[WHAT THE EXERCISE ASKS]: Please reproduce the lines of the records below from the one holding "A handout photo" through the one holding "Smartphone with white", inclusive, skipping all pictures.

[DATA LISTING]:
────────────────────────────────────────

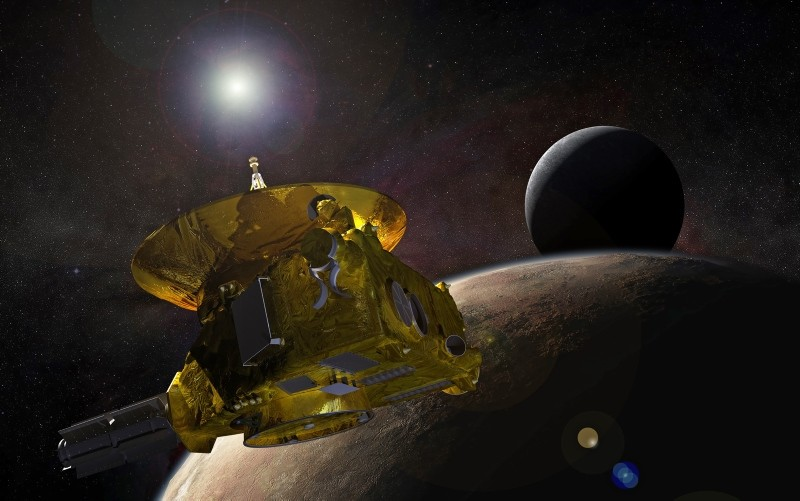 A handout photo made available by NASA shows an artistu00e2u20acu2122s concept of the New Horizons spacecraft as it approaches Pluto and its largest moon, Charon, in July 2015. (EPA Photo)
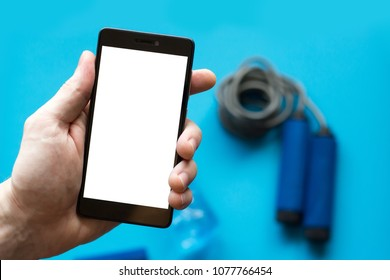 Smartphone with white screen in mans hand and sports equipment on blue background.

────────────────────────────────────────

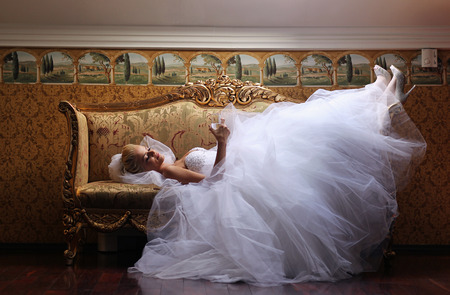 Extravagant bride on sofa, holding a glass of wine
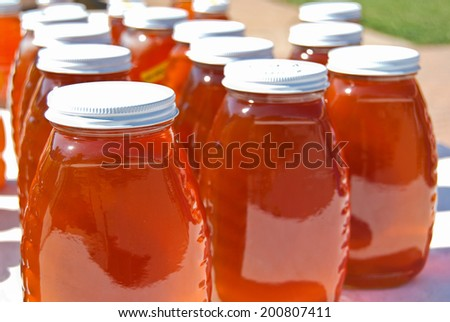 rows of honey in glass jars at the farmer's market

────────────────────────────────────────

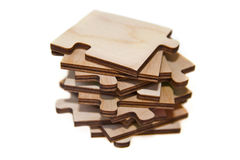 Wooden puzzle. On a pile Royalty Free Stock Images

────────────────────────────────────────

[ANSWER TO THIS EXERCISE]:
 A handout photo made available by NASA shows an artistu00e2u20acu2122s concept of the New Horizons spacecraft as it approaches Pluto and its largest moon, Charon, in July 2015. (EPA Photo)
 Smartphone with white screen in mans hand and sports equipment on blue background.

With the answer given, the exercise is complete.